§ Tarefas
**A.** Segundo o trecho sobre o filme de Hebe Camargo, em qual década a história se concentra?
**B.** Reproduza do trecho sobre o filme de Hebe Camargo a parte que começa em "Ao público, são" e segue até "problemas de narrativa.".

§ Trecho da página

Ao optar por um recorte da trajetória de Hebe Camargo (indiscutivelmente a maior apresentadora da história da nossa televisão), o diretor Maurício Farias e a roteirista Carolina Kotscho conseguem construir um filme uniforme, que pouco resvala na linha didática de outras cinebiografias. O filme se concentra inteiramente na década de 80, quando Hebe (Andréa Beltrão), então apresentadora da Rede Bandeirantes, começa a enfrentar a perseguição da censura, que não admitia o jeito espontâneo e franco da comunicadora em seu programa. Em meio a isso, problemas familiares, pessoais e a tomada de consciência de Hebe enquanto mulher, norteiam toda a história, que não se preocupa em desnudar a personalidade da artista.

Ao público, são apresentadas as diversas facetas de Hebe: engraçada, combativa, autoritária, intransigente, conservadora, vaidosa, amorosa, corajosa. Pontos nebulosos de sua história, como o apoio incondicional ao político Paulo Maluf, não são apagados do roteiro. Tanto para quem conhece a vida da apresentadora, quanto para os iniciados, a obra transcorre sem grandes problemas de narrativa.

§ Dados coletados

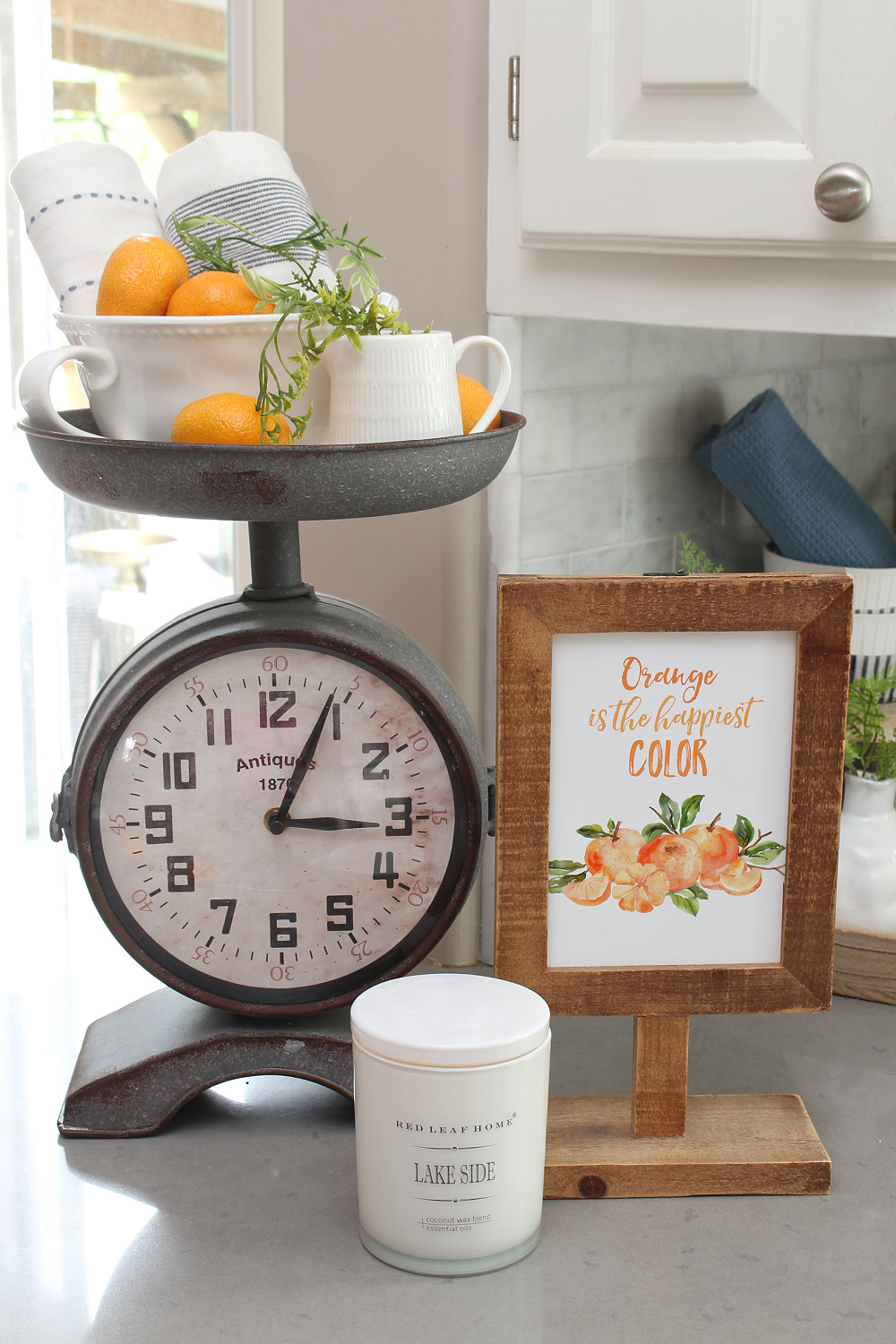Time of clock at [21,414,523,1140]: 3:04
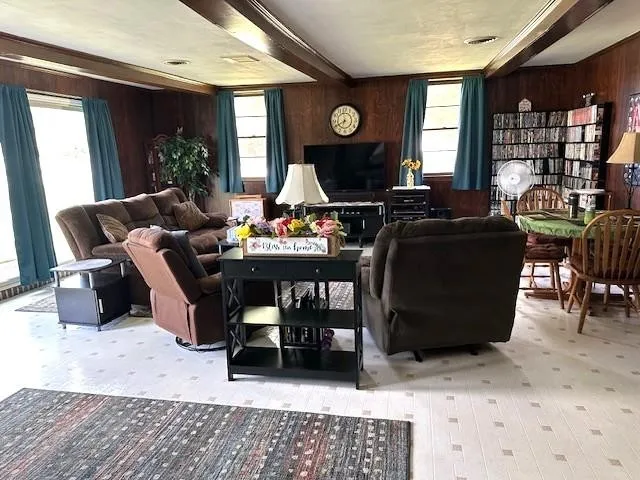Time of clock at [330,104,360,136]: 6:40
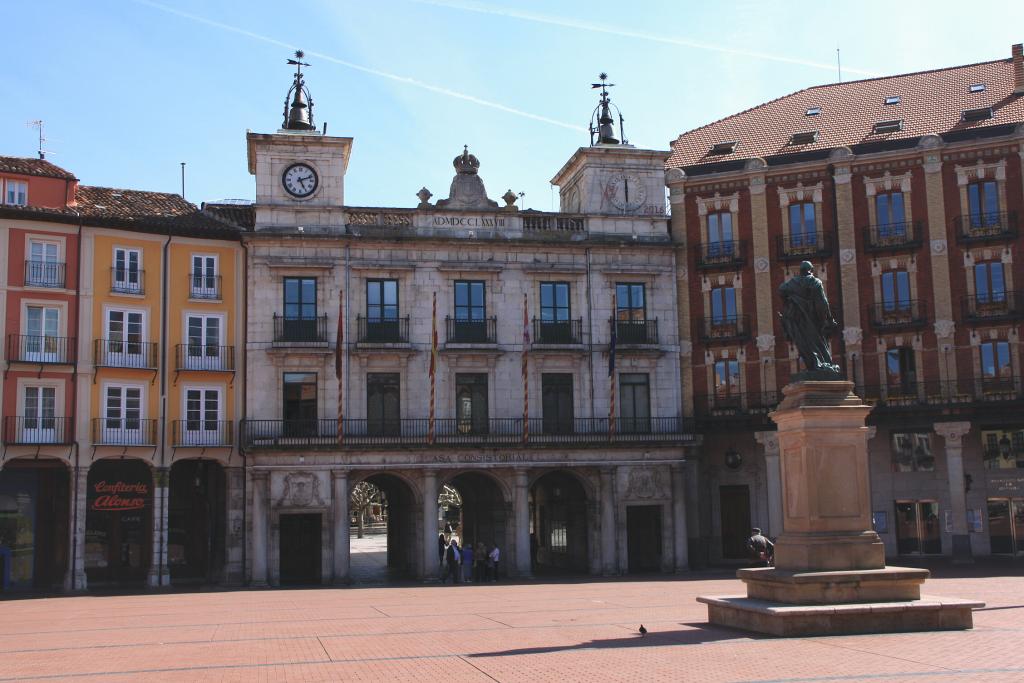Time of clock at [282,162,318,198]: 5:11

§ Respostas por tarefa
**A.** Na década de 80.

**B.**
Ao público, são apresentadas as diversas facetas de Hebe: engraçada, combativa, autoritária, intransigente, conservadora, vaidosa, amorosa, corajosa. Pontos nebulosos de sua história, como o apoio incondicional ao político Paulo Maluf, não são apagados do roteiro. Tanto para quem conhece a vida da apresentadora, quanto para os iniciados, a obra transcorre sem grandes problemas de narrativa.